Cafe Tola is located at 3612 N. Southport, and 3324 N. California. [Note: Yelp insists the California Avenue address is 3224, but they are wrong. It’s on the Southwest corner of Roscoe, which is at 3400 North.]
Bang Bang Pie & Biscuits
Pie for breakfast is an American tradition woefully underappreciated in Chicago. So coffee and a slice of pie could certainly work for you, though it’s a bit on the sweet side. My choice is to go to the biscuit side of the menu and order the Bacon biscuit, which has candied bacon, an egg, collard greens and hot sauce on it. There’s no way to get a bite of all of them at once, but no bad bite to be had trying. Head to busy Logan Square if you want to be sociable; set up early with a laptop to work at the Lincoln Square location, and you'll have at least till mid-morning before it fills up with moms and toddlers.
Bang Bang Pie & Biscuits is located at 2051 N. California, and 4947 N. Damen.
5 Loaves Eatery
The vibe of this South Side eatery (a few doors down from Lem’s Bar-B-Q) is like a big hug, and the soul food breakfast lives up to it in every way, whether you want something sweet like the lemon-poppyseed pancakes with the housemade buttery syrup, or something more savory like chicken and waffles or shrimp and grits.

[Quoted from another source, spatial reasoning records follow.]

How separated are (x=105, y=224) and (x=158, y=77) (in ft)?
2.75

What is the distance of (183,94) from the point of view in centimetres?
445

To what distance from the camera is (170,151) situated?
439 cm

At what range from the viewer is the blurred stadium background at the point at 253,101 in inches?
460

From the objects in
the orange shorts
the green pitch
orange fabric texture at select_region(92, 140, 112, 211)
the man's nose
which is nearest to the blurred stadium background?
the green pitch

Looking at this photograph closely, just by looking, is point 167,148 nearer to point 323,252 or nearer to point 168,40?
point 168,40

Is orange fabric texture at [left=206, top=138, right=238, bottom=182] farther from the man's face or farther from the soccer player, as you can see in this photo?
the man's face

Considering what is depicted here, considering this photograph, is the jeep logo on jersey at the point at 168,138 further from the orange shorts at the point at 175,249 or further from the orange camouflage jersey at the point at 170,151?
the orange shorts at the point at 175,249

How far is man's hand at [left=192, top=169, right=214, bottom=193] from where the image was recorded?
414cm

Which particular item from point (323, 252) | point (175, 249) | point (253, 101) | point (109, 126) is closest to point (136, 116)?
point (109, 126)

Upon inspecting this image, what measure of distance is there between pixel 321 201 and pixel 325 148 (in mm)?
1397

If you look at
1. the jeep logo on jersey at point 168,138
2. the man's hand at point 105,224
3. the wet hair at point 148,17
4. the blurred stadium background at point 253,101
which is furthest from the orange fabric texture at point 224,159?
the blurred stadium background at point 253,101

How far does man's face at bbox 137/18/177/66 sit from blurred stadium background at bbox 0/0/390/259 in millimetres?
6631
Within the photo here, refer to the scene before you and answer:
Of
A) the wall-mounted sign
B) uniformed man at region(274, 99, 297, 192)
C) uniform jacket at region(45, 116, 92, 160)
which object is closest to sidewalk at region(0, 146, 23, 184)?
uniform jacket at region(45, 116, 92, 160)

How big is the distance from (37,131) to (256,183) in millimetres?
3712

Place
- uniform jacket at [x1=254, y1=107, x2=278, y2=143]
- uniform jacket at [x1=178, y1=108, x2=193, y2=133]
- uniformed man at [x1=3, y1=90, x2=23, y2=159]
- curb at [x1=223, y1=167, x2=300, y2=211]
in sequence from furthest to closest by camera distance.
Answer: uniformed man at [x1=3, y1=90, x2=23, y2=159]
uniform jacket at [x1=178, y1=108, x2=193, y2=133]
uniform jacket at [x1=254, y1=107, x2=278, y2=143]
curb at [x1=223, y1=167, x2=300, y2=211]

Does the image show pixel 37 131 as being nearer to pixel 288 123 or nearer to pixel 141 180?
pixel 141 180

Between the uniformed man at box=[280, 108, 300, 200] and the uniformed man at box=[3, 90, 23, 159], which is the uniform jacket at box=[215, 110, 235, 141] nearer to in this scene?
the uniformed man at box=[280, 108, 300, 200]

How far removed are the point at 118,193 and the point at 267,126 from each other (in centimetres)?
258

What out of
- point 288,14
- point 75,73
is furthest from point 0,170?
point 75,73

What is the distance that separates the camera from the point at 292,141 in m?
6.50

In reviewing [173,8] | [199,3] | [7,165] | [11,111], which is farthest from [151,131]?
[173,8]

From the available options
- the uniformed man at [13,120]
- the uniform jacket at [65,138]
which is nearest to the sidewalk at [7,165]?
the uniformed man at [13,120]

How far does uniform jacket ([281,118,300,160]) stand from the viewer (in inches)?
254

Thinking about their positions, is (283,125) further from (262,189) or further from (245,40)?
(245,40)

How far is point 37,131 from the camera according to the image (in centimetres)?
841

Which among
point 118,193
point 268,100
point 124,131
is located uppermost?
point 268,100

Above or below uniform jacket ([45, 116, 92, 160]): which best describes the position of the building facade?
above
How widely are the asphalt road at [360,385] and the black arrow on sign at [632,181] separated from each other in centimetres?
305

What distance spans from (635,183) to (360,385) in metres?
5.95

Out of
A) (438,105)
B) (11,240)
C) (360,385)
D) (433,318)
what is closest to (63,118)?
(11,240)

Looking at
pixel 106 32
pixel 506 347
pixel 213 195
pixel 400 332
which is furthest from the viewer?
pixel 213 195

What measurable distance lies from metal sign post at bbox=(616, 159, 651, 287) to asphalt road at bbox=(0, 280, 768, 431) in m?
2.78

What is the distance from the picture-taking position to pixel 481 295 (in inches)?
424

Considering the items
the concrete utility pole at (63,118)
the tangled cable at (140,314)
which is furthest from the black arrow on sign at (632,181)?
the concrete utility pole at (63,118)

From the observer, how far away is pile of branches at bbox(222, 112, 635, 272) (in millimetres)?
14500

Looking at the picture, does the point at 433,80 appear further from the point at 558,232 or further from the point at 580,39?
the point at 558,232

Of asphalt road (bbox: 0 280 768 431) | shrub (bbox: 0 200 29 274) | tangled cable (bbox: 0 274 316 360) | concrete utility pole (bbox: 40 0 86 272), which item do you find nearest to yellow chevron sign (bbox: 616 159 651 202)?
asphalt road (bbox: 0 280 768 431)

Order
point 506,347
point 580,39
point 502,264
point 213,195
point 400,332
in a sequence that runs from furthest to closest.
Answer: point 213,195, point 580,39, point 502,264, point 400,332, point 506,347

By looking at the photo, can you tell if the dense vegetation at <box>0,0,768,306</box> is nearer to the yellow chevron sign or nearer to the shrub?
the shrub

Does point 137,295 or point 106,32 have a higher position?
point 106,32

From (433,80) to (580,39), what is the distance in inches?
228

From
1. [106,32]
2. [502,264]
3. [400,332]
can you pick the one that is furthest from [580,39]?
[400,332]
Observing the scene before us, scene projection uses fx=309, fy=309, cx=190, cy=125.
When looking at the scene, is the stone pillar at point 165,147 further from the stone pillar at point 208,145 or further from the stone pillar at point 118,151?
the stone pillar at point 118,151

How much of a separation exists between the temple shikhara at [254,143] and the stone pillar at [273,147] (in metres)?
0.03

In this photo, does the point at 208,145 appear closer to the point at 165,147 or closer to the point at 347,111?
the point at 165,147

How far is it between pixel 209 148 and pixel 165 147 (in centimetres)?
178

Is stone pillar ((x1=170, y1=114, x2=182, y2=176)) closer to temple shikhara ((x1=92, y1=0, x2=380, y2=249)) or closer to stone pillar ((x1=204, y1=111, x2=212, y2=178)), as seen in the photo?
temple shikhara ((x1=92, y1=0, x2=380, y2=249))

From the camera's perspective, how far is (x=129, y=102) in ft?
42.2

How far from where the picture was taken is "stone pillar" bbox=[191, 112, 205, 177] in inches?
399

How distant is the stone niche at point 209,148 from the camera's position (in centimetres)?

Go early on weekends and prepare to wait—the church ladies come out in force here.
5 Loaves Eatery is located at 405 E. 75th St.
Potatoes from Maiden Voyage, photo via Michael Gebert.
The Maiden Voyage Cafe
The latest business to take over the Montrose storefront of the dearly departed Angel Food Bakery still has the cute pastel-colored interior and a nice array of homey baked goods, plus a short but sufficient menu of bagel sandwiches and breakfast plates. My favorite is a plate of eggs, potatoes and—surprisingly—brussels sprouts, which in an apparent attempt to break the association with angels is named The Nihilist.
The Maiden Voyage Cafe is located at 1636 W. Montrose.
Like a horror novel that just keeps getting darker and darker, Cafe Marie-Jeanne’s breakfast menu starts innocently enough with maple-pecan oatmeal and two eggs, any style. Then it begins: caviar toast. Boudin noir. Sautéed calf brains. This place isn’t wearing a French name for nothing; it’s serving full-on, meaty Gallic food, including offal, first thing in the morning. If you can’t handle it, they bake their own pastries, too, but the scary stuff is pretty good (and honestly, the trout omelet isn’t scary at all and it’s a thing of beauty).
Cafe Marie-Jeanne is located at 1001 N. California.
I’m always tempted on the way to Cafe Marie-Jeanne by Spinning J, and vice versa, since they’re across from each other and both neighborhood gems. Where Marie-Jeanne goes French, this place is Americana, with its reconstructed 1928 soda fountain. Again, you could just make breakfast out of pie, but there are also breakfast sandwiches and quiche to start your day.
Spinning J is located at 1000 N. California.
The Growling Rabbit
If it wouldn’t be brunch without standing in line, try a weekend seating at Growling Rabbit, a rare new breakfast spot in Edgewater. They make waiting around dorm-room comfy with couches and board games. Once you get seated, go eclectic: most dishes sound like two dishes mashed together (“Brunch ham and brie wafflewich”) and nothing is wrong with that.
The Growling Rabbit is located at 5938 N. Broadway.